Chattanooga Times Free Press

SCRATCHING THE TEFLON PRINCE

- Steven Roberts

Is Ron DeSantis qualified to be president? A small but growing number of Republican­s are starting to express their doubts.

Until now, DeSantis has been the Teflon

Prince of GOP politics: a clean slate, a distant ideal, promising to retain the loyalties of

MAGA Nation while avoiding the scars and scabs Donald Trump acquired during four tumultuous years in office. Plus, he is 32 years younger than Trump, and far better positioned to make Joe Biden’s age and frailty a campaign issue.

But DeSantis could not remain unmarked and undefined forever. And now that he’s started to fill in some blanks — to say what he actually believes — his drawbacks are starting to show. One prime example is a questionna­ire he filled out for Tucker Carlson, the Fox host and GOP power broker. In it, DeSantis dismissed Russia’s invasion of Ukraine as a “territoria­l dispute” and argued that arming Kyiv’s resistance was not one of America’s “vital national interests.”

This was too much for Chris Sununu, the popular Republican governor of New Hampshire, who lambasted DeSantis in an op-ed piece for the Washington Post. “The Russian invasion of Ukraine is not a ‘territoria­l dispute,’ as Florida Gov.

Ron DeSantis described it this month,” he railed. “Russia is engaged in a war against an innocent people, and it must be condemned … .”

The 48-year-old Sununu, who might run for president himself, was not alone in calling out the DeSantis-Trump brand of isolationi­sm. Former Vice President Mike Pence, also a possible contender for the GOP nomination, asserted: “There is no room for Putin apologists in the Republican Party.”

Sununu and Pence are arguing that anyone like DeSantis — or Trump, for that matter — who does not understand America’s true interests in the Ukraine war, who does not grasp the gravity of appeasing tyrants, should not get near the Oval Office. But the case against the Florida governor is not just about policy, it’s about character. His opposition to American aid represents a headspinni­ng, jaw-dropping reversal from his previous positions.

As a member of Congress during the Obama administra­tion, DeSantis identified with “the Reagan school that’s tough on Russia.” In a radio interview, he explained, “I think that when someone like (Russian President Vladimir) Putin sees Obama being indecisive, I think that whets his appetite to create more trouble in the area. And I think if we were to arm the Ukrainians, I think that would send a strong signal to him that he shouldn’t be going any further.”

So what changed? Pure political opportunis­m, hypocrisy and ambition in their rawest forms. Ukraine fatigue is real in GOP ranks. A year ago, only 9% of Republican­s told the Pew Research Center that the U.S. was giving too much aid Ukraine, and today that’s jumped to 40%. Trump has staked his claim to that appeasemen­t vote, and DeSantis is determined not to be outflanked in a Republican primary.

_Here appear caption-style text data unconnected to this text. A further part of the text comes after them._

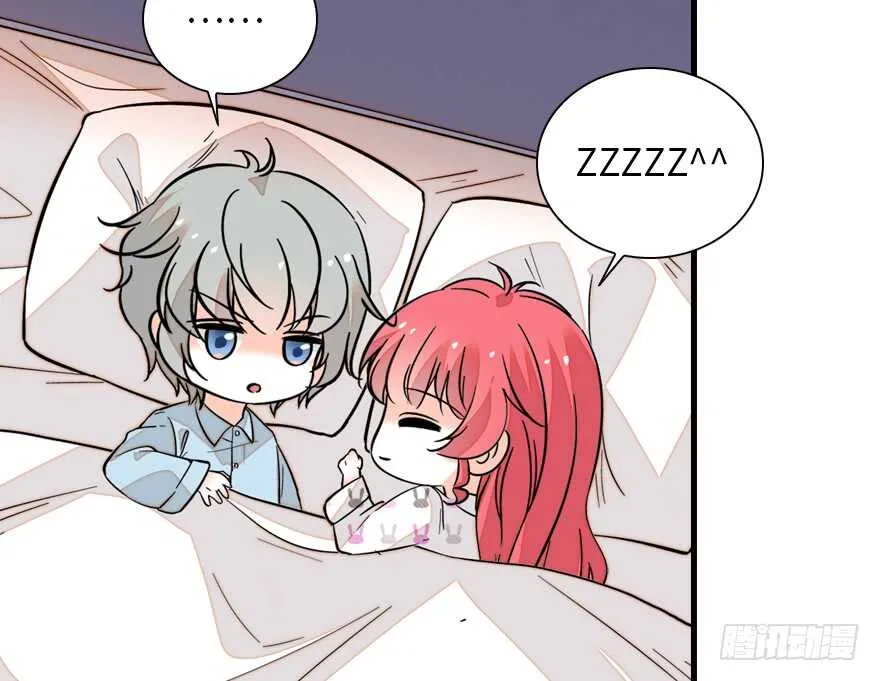 第137话 封为倾城公主 第9页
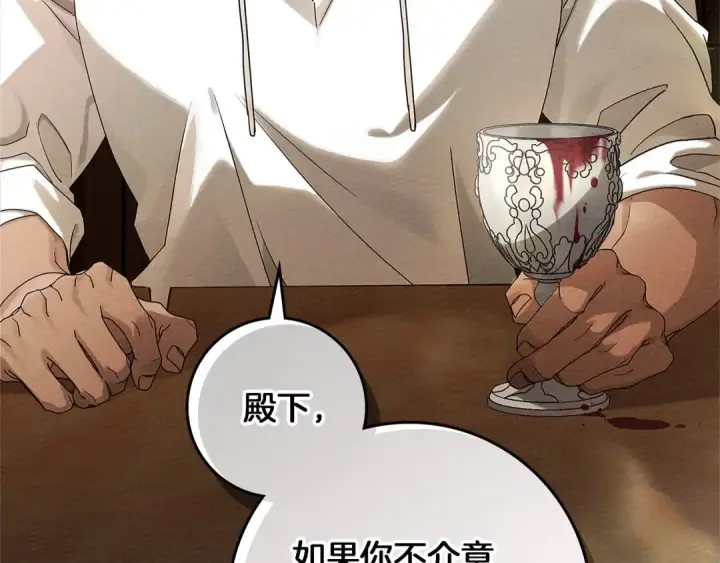 《橡树之下》第66话 我忍得有多辛苦…你知道吗？图39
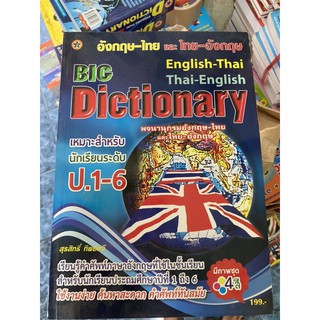 BIg Dictionary ระดับประถมศึกษา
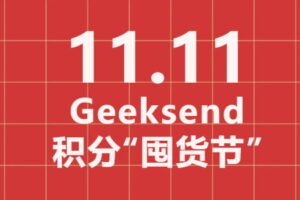 Geeksend双十一积分价格直降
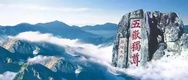 熄灯号 泰山颂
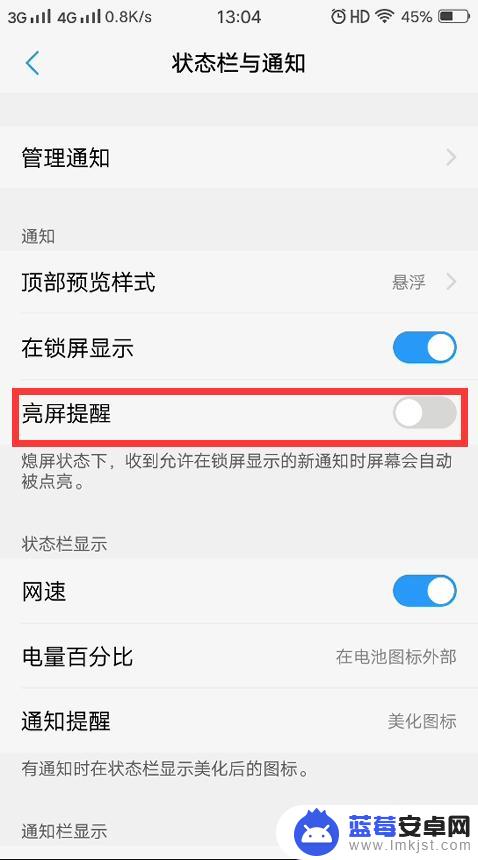 vivo手机怎么设置关机提醒来电提醒功能 vivo如何设置来通知时亮屏提醒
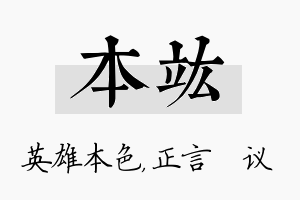 本竑名字的寓意及含义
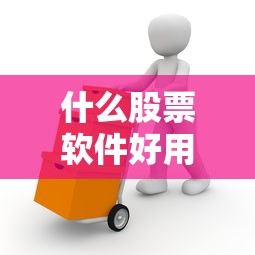 全职高手电视剧免费观看高清  第1张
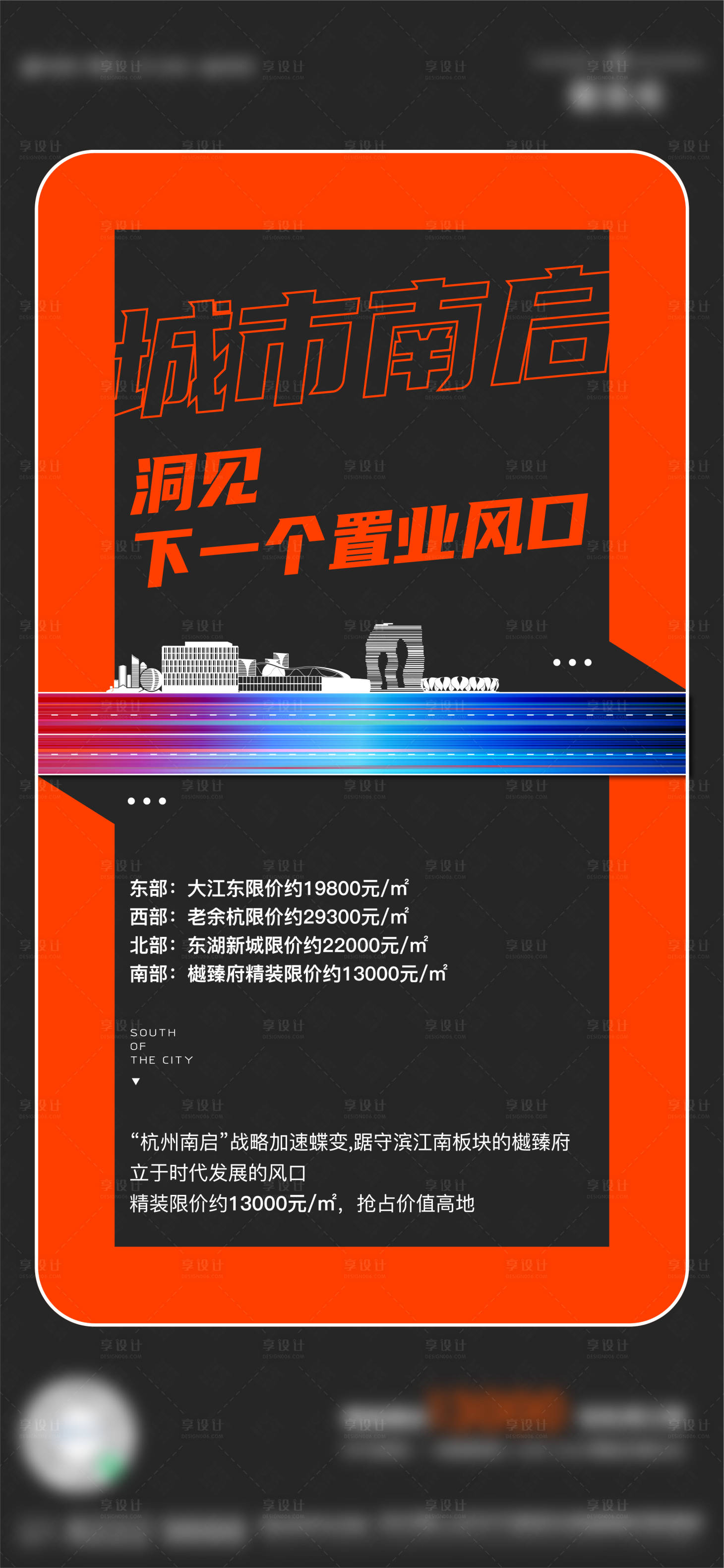 源文件下載【享設計】搜索編號：56810009726873385【地產風口海報】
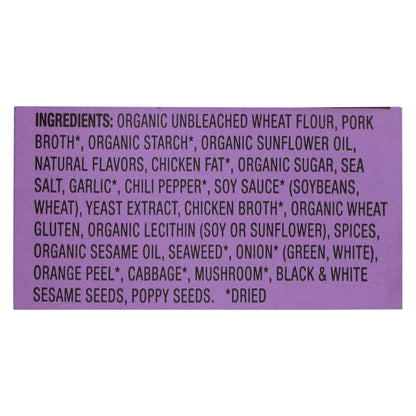 Mike's Mighty Good Tonkotsu Ramen Soup, 7 - 2.4 Oz. Servings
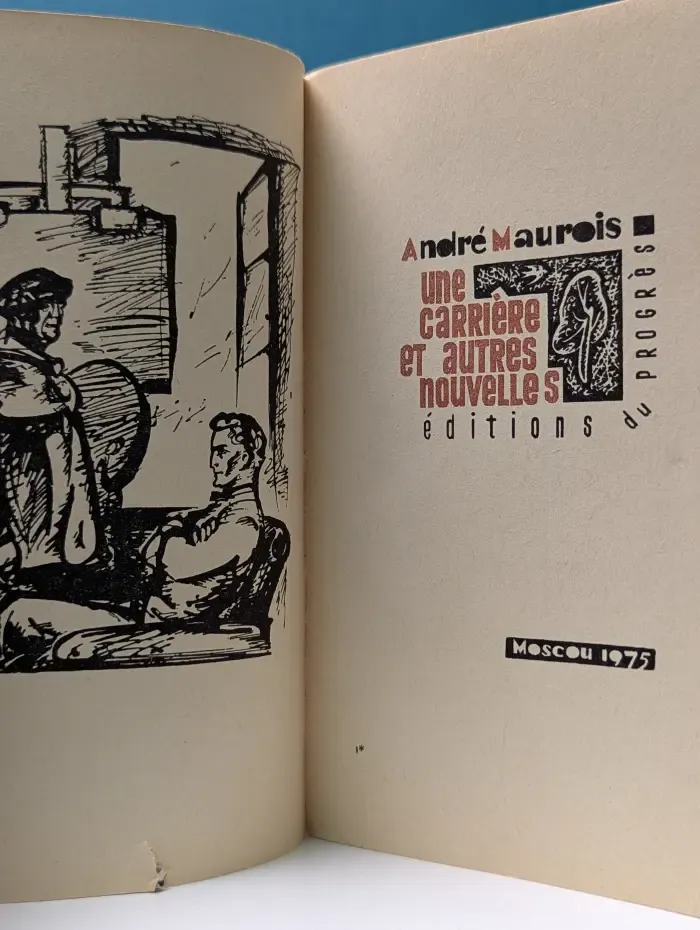Une carriere et autres nouvelles. Карьера и другие рассказы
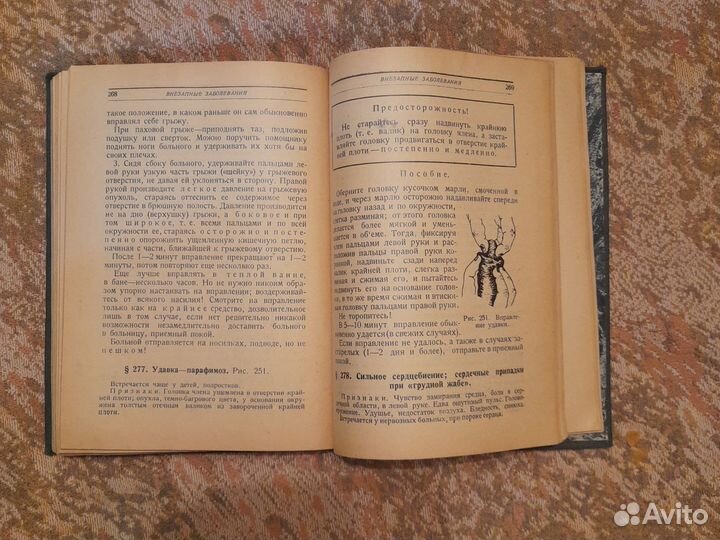 Книга 1929 года Первая помощь в несчастных случаях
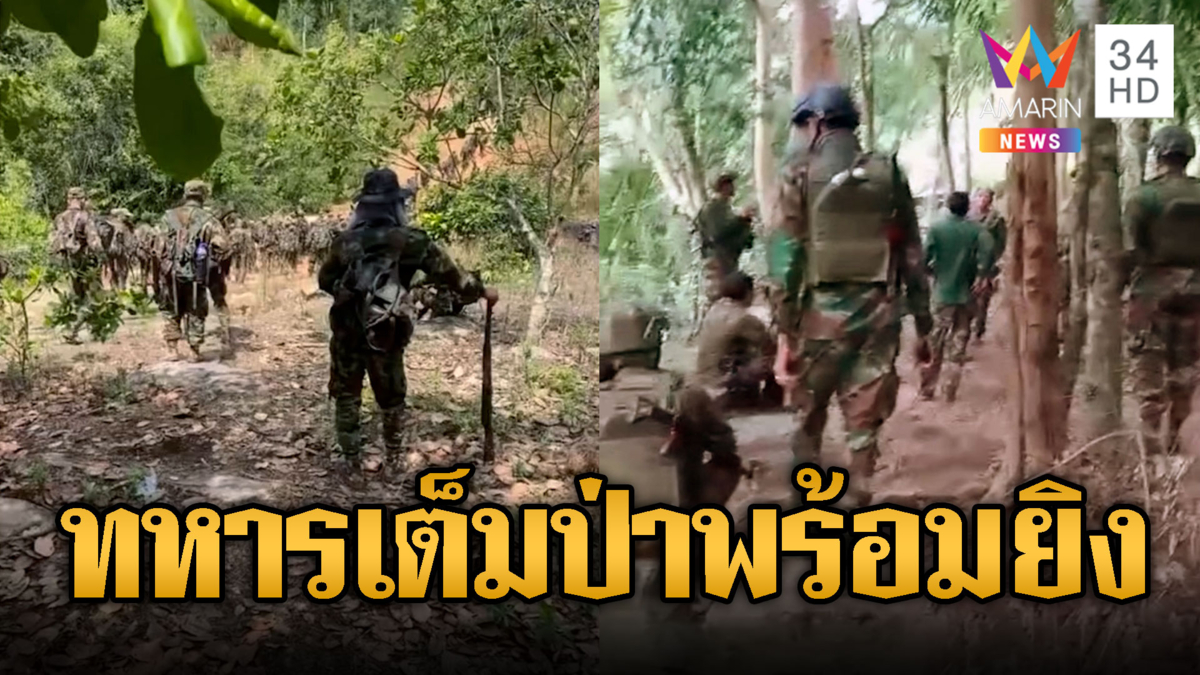 ทหารเขมรเต็มป่า ซุ่มรอป่วนทหารไทย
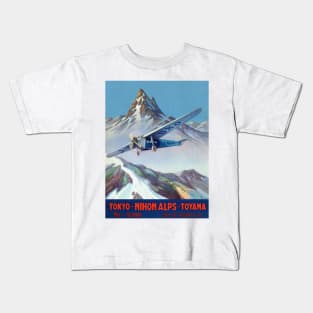 Tokyo - Nihon Alps - Toyama Japan Vintage Poster 1930 Kids T-Shirt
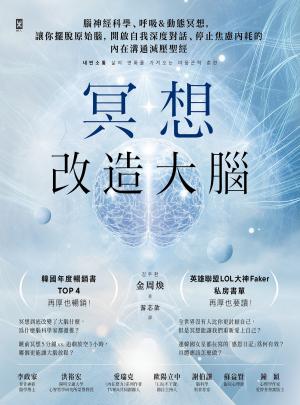 冥想改造大腦：腦神經科學、呼吸&動態冥想，讓你擺脫『原始腦』，開啟自我深度對話、停止焦慮內耗的內在溝通減壓聖經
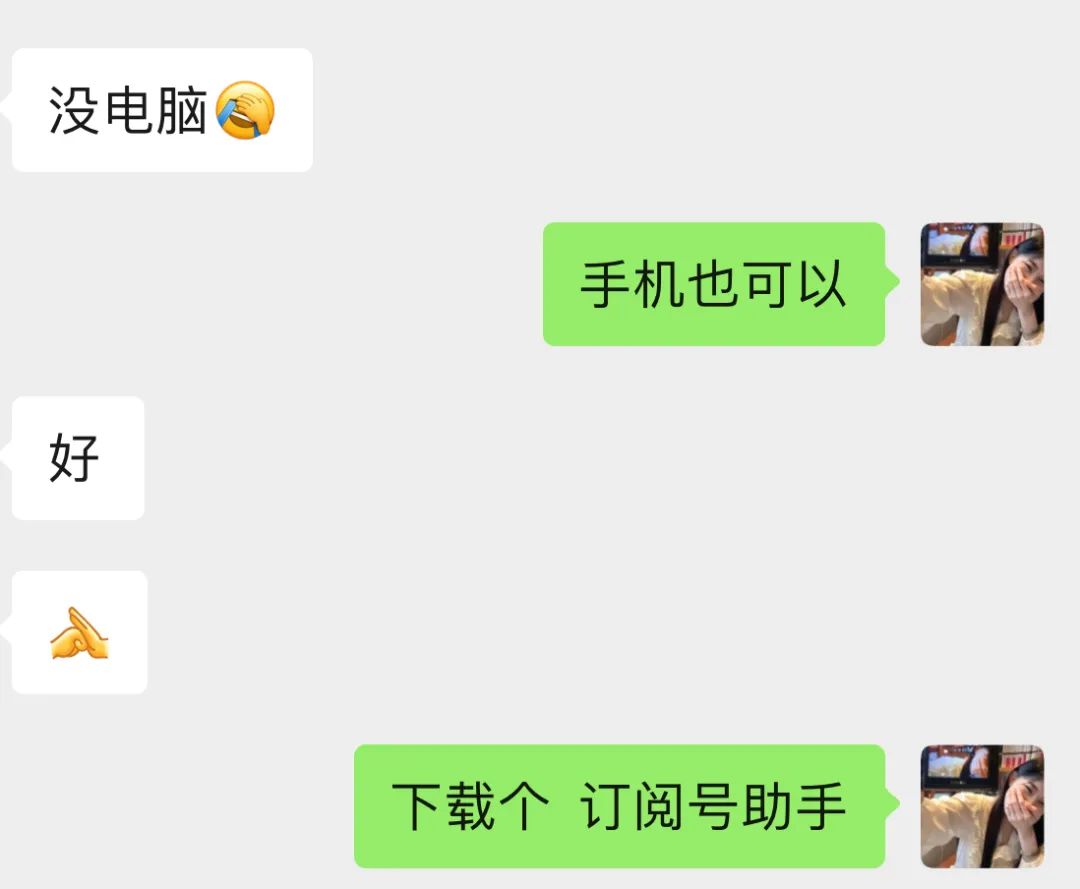 注册公众号小程序流程,免费注册公众号流程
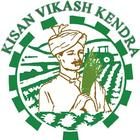 kisan Vikas kendra (KVK) иконка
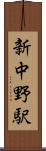 新中野駅 Scroll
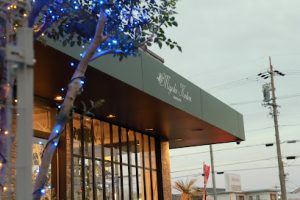 ミヤコ花壇 江南店 – 江南市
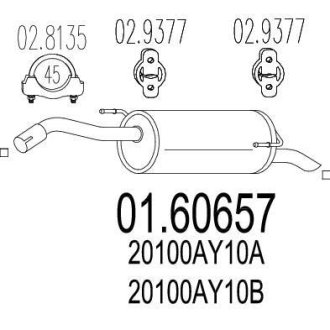 Глушитель MTS 01.60657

Moreover, Biden is a fervent supporter of U.S. aid, and DeSantis’ political calculatio­ns are nakedly obvious — oppose anything favored by a Democratic president. So, in his view, Obama was too weak on Ukraine and Biden is too strong. If they’re for it, I’m against it, and principles be damned, except for one: Say whatever serves my ambition best.

Now, ambition is hardly an unusual or disqualify­ing trait in a politician, but some fellow Republican­s were quick to call out DeSantis’ flaming flip-flop. “I’m disturbed by it,” Sen. John Cornyn of Texas told Politico. “I hope he feels like he doesn’t need to take that Tucker Carlson line to be competitiv­e in the primary. It’s important for us to continue to support Ukrainians for our own security.”

Republican­s are right to question the credential­s of any party candidate who will not accept America’s global responsibi­lities. The Teflon Prince has been scratched.